Image-text web data
● ● ● ● ●

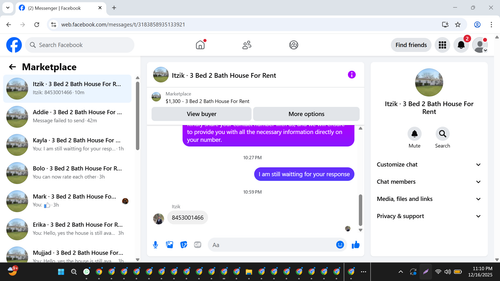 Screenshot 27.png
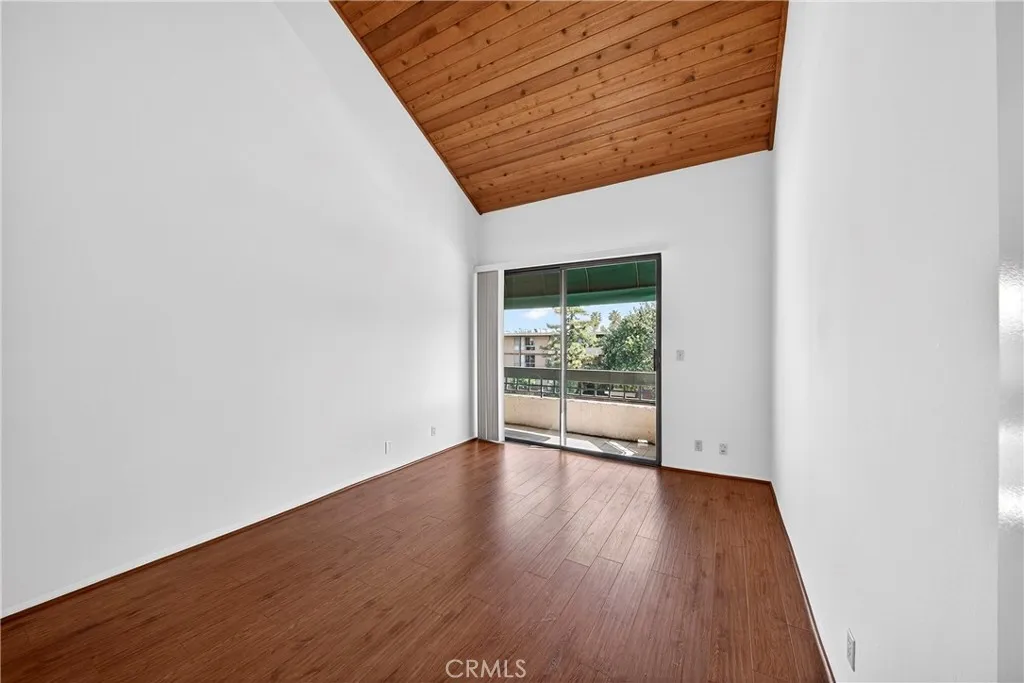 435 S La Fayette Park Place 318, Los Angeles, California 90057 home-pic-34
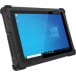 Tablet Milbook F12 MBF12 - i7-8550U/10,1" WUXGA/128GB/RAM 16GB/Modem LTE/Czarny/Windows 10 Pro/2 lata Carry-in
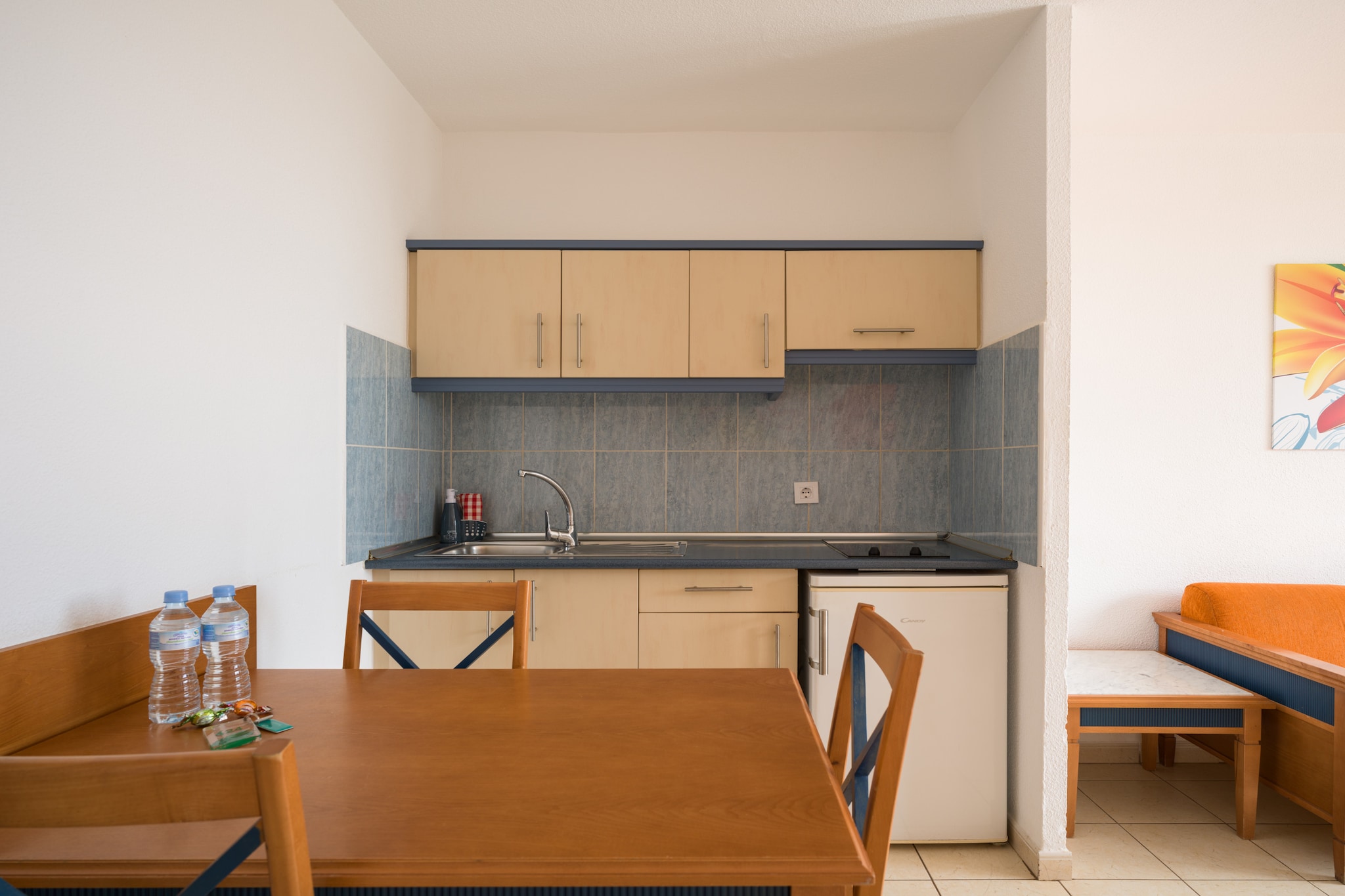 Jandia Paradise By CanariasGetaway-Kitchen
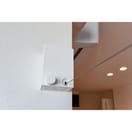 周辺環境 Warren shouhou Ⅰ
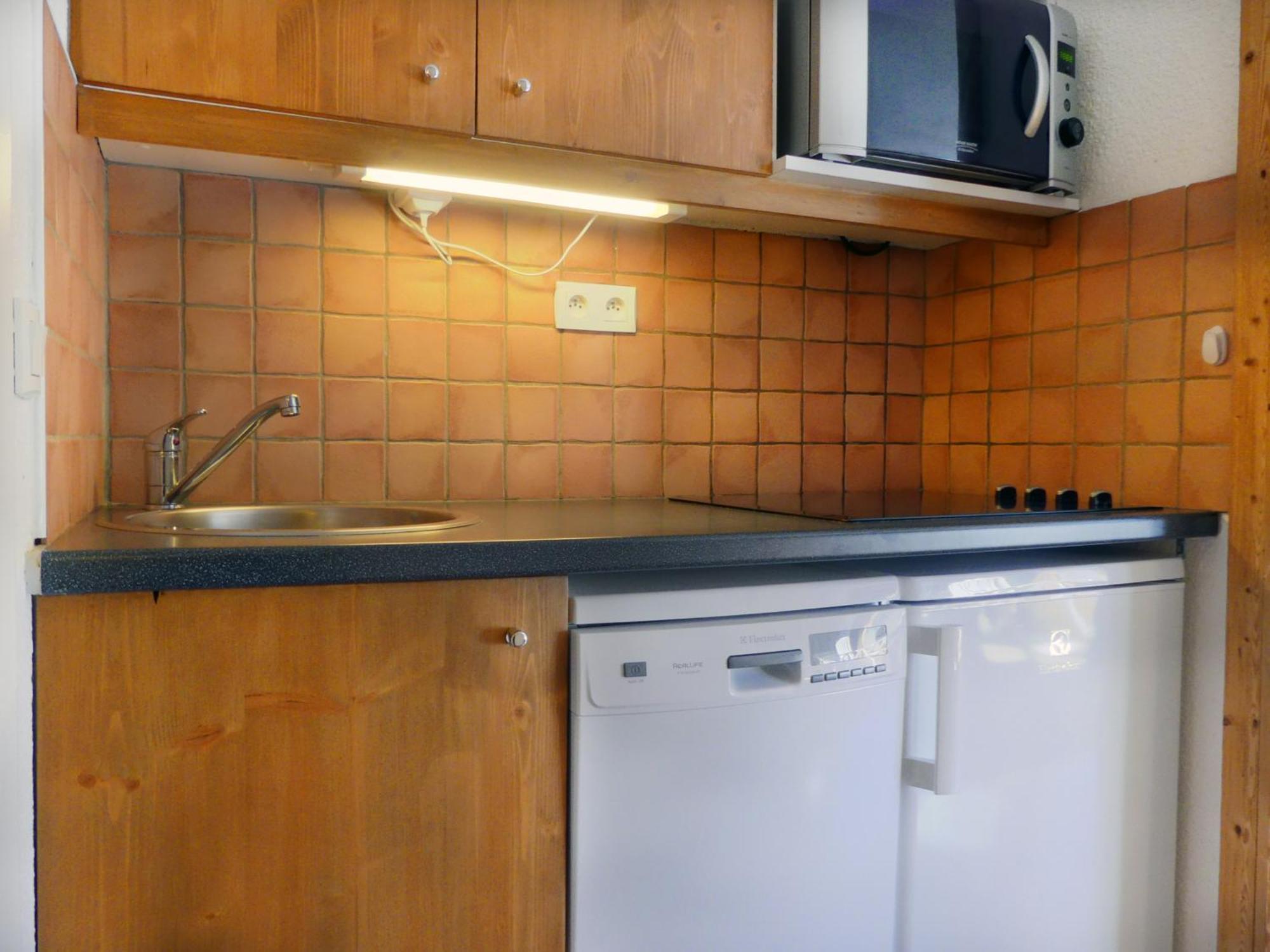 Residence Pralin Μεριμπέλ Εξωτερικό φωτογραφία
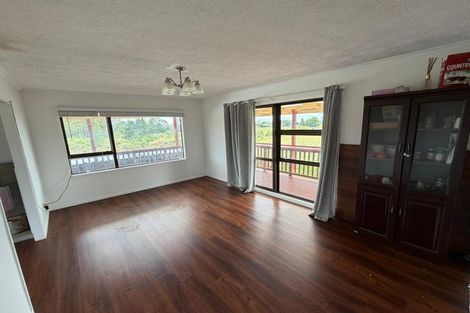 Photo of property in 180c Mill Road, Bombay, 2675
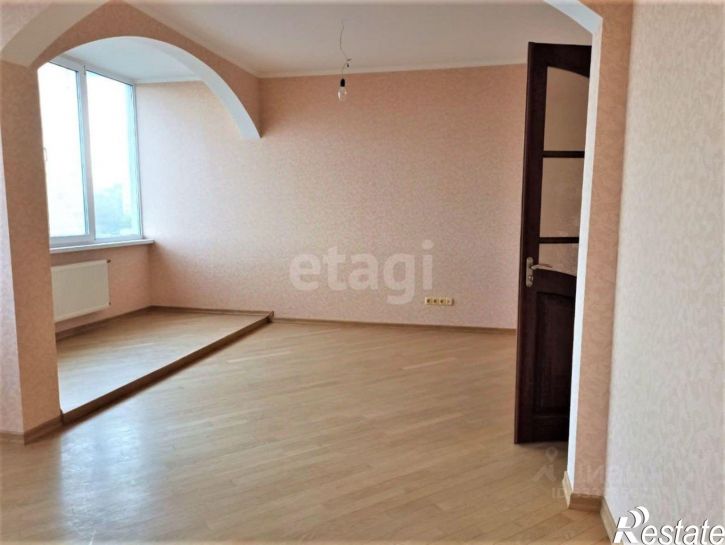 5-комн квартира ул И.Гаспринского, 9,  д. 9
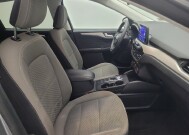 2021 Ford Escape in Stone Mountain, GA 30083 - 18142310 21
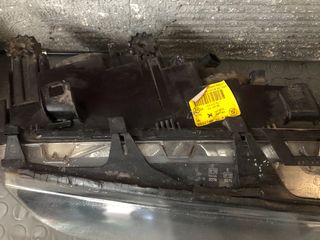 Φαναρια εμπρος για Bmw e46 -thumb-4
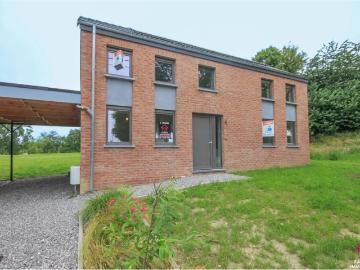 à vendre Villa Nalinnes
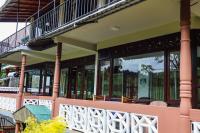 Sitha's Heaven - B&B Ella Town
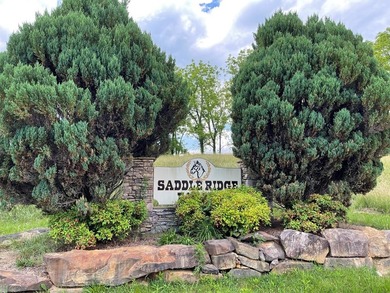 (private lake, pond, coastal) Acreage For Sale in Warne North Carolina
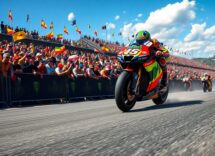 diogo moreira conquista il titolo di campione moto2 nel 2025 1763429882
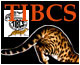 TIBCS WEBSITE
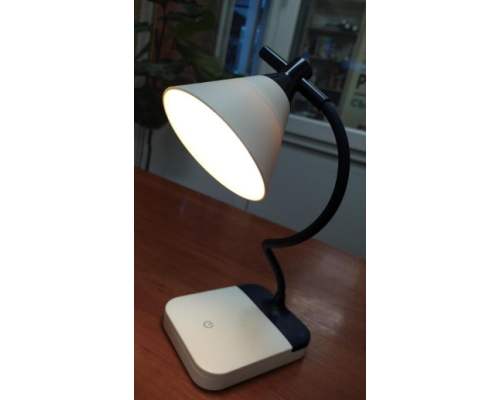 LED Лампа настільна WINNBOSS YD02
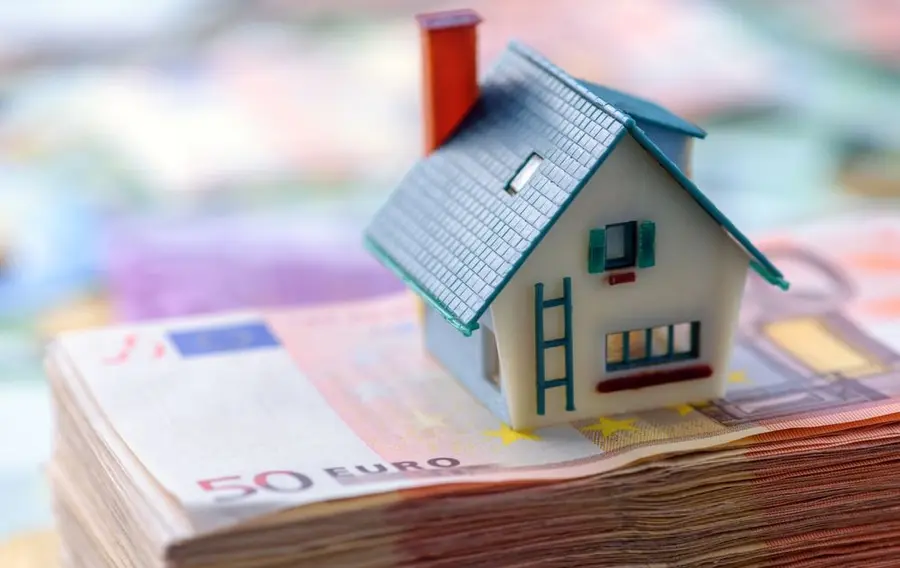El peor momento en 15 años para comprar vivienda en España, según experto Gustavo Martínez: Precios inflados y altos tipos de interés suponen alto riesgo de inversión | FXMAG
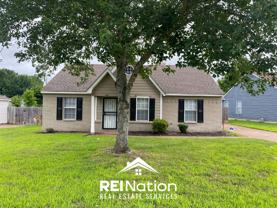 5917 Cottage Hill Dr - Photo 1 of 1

● ● ● ● ●

__Task objective__. What you return must match the lines above from the one with "Photo of property" through the one with "TIBCS WEBSITE" exactly, with both ends included and the pictures excluded.

__Solution__.
 Photo of property in 180c Mill Road, Bombay, 2675
 5-комн квартира ул И.Гаспринского, 9,  д. 9
 2021 Ford Escape in Stone Mountain, GA 30083 - 18142310 21
 Φαναρια εμπρος για Bmw e46 -thumb-4
 à vendre Villa Nalinnes
 Sitha's Heaven - B&B Ella Town
 (private lake, pond, coastal) Acreage For Sale in Warne North Carolina
 diogo moreira conquista il titolo di campione moto2 nel 2025 1763429882
 TIBCS WEBSITE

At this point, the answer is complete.